▶ Texto de lectura:
Ejercicios de supervivencia

Dos trabajadores introducen un ataúd por la puerta de la funeraria municipal de Madrid

En sus últimos años de vida a Jorge Semprún lo atormentaban dos cosas: sus huesos y sus recuerdos. Para un hombre que soportó palizas y torturas de La Gestapo, ¿qué podía significar un esqueleto a punto de quebrarse? Pero le dolía, hasta en pesadillas. Le atormentaba también la idea de una vida perdida, licuada en el olvido que saben procurarse los cretinos y los jóvenes –unos con intención, otros por la absoluta falta de algo parecido-. Pienso en él a menudo en estos días. Mucho. En el confinamiento las palabras y las ideas parecen iluminadas por una una luz más potente, que amplifica determinadas verdades. Y Semprún acumulaba unas cuentas. 

Fue el preso número 44.904 en Buchenwald, el campo de concentración alemán en el que vivió deportado entre los 20 y los 22 años. Fue Federico Sánchez en los años de la lucha clandestina contra Franco. Fue el hombre al que Santiago Carrillo y Dolores Ubárruri expulsaron, en 1964, del Partido Comunista. Fue ministro con los socialistas, con quienes también tuvo desencuentros –y muchos, valga decir-. Se empleó a fondo como escritor y pensador. Fue en toda regla, él: Semprún. Poco antes de morir, hace ya casi diez años, se sentó a escribir. La muerte lo sorprendió mientras escribía el volumen Ejercicios de supervivencia (Tusquets). De esas páginas me valgo para entender un mundo que ya es otro.

Cuando me asomo a la ventana y me pregunto por el futuro, me retumba en la mente la gimnasia de la supervivencia

También nosotros gestamos en nuestro interior una nueva versión de nosotros mismos, y entre la amargura, el miedo y la capacidad para sobrellevarlos, se despliega la membrana de quienes seremos de ahora en adelante. Cuando me asomo a la ventana y me pregunto por el futuro, me retumba en la mente la gimnasia de la supervivencia. En aquel libro, Semprún relata los muchos hombres que fue. Comienza con el joven de veinte años, estudiante de filosofía, hijo de una importante familia desgarrada por la Guerra Civil española que, en 1943, fue  detenido por la Gestapo y torturado como miembro de la Resistencia francesa a la ocupación nazi.

▶ Datos en bruto:

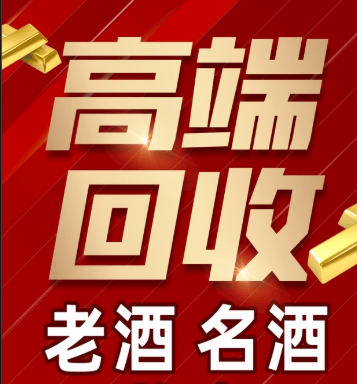 伊春市稳增长白酒现金流管理(白酒行业处于存量竞争时代)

▶ Preguntas para estudiar:
**1.** Según el texto sobre Jorge Semprún, ¿qué número tuvo como preso en Buchenwald?
**2.** Reproduce sin cambios el tramo del texto sobre Semprún que va desde "Fue el preso" hasta "ya es otro.".

▶ Respuestas en orden:
**1.** El número 44.904.

**2.**
Fue el preso número 44.904 en Buchenwald, el campo de concentración alemán en el que vivió deportado entre los 20 y los 22 años. Fue Federico Sánchez en los años de la lucha clandestina contra Franco. Fue el hombre al que Santiago Carrillo y Dolores Ubárruri expulsaron, en 1964, del Partido Comunista. Fue ministro con los socialistas, con quienes también tuvo desencuentros –y muchos, valga decir-. Se empleó a fondo como escritor y pensador. Fue en toda regla, él: Semprún. Poco antes de morir, hace ya casi diez años, se sentó a escribir. La muerte lo sorprendió mientras escribía el volumen Ejercicios de supervivencia (Tusquets). De esas páginas me valgo para entender un mundo que ya es otro.